TASK BRIEF: What is the number of lines in the data that hold the string "analyzed"? Reply with that number only.

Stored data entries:
● ● ● ● ●

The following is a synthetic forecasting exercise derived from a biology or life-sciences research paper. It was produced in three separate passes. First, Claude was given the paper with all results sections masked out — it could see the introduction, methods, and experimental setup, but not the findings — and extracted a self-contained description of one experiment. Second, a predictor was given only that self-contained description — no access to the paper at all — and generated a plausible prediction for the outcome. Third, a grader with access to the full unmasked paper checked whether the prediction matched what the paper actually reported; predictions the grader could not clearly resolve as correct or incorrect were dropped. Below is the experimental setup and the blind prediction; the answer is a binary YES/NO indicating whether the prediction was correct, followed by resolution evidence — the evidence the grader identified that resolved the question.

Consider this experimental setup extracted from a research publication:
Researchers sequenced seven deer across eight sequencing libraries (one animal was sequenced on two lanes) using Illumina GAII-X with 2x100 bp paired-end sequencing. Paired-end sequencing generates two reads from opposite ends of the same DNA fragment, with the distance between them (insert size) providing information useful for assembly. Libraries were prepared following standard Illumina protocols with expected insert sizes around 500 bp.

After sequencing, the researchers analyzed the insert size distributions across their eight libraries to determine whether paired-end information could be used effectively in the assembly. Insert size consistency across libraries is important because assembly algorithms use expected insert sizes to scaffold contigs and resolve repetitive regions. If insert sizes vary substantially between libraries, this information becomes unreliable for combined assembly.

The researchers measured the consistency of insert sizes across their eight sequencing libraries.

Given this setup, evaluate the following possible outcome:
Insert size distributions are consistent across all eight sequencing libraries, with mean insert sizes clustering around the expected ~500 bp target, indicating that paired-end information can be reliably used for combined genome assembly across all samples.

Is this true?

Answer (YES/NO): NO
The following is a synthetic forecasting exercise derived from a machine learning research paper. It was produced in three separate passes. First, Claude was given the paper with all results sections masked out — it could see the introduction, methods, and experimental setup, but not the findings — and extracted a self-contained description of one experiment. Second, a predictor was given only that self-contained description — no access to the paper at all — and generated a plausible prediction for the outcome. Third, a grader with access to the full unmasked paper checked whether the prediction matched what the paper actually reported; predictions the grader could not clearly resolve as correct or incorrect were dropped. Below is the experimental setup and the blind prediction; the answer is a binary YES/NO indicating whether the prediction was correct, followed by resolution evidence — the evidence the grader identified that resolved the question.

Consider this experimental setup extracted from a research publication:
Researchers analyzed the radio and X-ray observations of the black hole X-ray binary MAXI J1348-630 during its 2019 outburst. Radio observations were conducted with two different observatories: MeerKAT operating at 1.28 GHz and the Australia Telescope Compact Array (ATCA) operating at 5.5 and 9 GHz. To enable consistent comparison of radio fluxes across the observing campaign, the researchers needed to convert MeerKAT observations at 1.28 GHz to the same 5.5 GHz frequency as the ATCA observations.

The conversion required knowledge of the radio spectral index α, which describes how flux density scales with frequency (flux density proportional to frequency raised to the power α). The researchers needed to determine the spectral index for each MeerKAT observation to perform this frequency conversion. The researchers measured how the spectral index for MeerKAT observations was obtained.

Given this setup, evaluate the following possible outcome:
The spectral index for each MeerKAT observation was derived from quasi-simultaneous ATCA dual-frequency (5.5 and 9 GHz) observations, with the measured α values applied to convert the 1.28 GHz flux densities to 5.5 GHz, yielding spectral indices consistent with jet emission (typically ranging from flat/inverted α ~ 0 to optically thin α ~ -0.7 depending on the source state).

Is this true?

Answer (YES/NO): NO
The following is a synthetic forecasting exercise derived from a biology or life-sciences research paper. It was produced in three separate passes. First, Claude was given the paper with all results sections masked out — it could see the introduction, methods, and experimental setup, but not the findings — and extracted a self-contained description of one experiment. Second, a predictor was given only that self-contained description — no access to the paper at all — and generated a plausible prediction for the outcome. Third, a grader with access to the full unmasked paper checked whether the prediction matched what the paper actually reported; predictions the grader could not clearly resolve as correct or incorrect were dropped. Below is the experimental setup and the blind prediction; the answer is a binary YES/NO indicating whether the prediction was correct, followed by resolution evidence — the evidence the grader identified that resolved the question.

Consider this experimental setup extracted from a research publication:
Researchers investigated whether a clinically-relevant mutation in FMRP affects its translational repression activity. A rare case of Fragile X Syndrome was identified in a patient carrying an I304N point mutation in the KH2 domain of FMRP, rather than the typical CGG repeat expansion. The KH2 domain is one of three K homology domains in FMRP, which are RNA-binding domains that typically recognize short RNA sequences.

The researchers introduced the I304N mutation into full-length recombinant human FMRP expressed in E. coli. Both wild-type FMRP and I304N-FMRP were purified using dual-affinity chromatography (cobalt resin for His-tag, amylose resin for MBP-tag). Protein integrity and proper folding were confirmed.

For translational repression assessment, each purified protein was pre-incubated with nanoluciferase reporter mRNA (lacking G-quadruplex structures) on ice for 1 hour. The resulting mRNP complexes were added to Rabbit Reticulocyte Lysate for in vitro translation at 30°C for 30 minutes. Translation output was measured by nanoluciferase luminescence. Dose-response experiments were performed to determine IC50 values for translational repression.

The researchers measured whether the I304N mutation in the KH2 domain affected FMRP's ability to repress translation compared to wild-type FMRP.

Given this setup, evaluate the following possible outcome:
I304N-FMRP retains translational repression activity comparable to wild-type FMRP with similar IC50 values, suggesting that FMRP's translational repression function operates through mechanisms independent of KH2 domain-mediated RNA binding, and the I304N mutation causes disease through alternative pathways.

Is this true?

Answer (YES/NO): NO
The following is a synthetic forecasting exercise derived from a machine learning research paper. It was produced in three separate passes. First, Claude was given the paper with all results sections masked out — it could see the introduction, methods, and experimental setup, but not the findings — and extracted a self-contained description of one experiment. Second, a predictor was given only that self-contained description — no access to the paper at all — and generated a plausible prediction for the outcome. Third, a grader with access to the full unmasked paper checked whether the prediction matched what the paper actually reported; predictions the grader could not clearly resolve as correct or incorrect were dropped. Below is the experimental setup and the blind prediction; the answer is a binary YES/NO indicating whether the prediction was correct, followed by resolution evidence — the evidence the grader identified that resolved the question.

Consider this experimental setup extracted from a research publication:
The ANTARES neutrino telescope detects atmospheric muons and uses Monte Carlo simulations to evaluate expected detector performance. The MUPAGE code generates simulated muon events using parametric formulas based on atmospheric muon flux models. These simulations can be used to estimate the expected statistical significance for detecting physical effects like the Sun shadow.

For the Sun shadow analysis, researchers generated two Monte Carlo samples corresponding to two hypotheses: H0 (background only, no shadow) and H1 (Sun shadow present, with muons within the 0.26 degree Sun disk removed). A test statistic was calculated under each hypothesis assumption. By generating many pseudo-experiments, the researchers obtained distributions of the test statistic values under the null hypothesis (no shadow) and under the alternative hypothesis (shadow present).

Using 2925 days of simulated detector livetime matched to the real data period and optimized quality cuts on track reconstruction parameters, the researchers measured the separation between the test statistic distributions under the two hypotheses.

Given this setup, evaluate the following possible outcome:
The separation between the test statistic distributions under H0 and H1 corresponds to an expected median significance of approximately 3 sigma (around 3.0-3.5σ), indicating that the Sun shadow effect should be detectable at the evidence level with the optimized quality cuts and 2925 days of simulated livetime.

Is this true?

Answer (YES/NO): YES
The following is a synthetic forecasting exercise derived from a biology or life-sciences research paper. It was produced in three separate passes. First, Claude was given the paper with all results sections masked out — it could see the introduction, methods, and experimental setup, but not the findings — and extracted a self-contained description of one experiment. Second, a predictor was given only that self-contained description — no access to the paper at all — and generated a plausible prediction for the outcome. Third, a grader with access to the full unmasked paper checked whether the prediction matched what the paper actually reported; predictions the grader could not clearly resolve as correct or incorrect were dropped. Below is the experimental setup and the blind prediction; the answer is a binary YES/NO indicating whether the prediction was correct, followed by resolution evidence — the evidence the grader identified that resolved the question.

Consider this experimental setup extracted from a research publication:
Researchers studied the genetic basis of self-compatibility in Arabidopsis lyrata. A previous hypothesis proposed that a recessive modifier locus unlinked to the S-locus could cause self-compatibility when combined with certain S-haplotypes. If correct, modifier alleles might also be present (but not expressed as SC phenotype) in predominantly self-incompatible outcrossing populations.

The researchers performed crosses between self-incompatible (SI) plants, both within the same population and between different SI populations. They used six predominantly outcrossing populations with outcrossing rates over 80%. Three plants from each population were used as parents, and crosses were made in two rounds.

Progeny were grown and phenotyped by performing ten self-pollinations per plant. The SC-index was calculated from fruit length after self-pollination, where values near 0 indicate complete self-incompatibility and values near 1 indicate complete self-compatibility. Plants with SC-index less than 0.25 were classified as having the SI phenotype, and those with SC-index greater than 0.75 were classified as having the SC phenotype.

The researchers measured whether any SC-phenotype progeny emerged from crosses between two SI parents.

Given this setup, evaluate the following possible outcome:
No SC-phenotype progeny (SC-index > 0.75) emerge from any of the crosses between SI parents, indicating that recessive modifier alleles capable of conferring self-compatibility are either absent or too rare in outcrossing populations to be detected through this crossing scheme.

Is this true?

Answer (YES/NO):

● ● ● ● ●

RESPONSE AREA: 2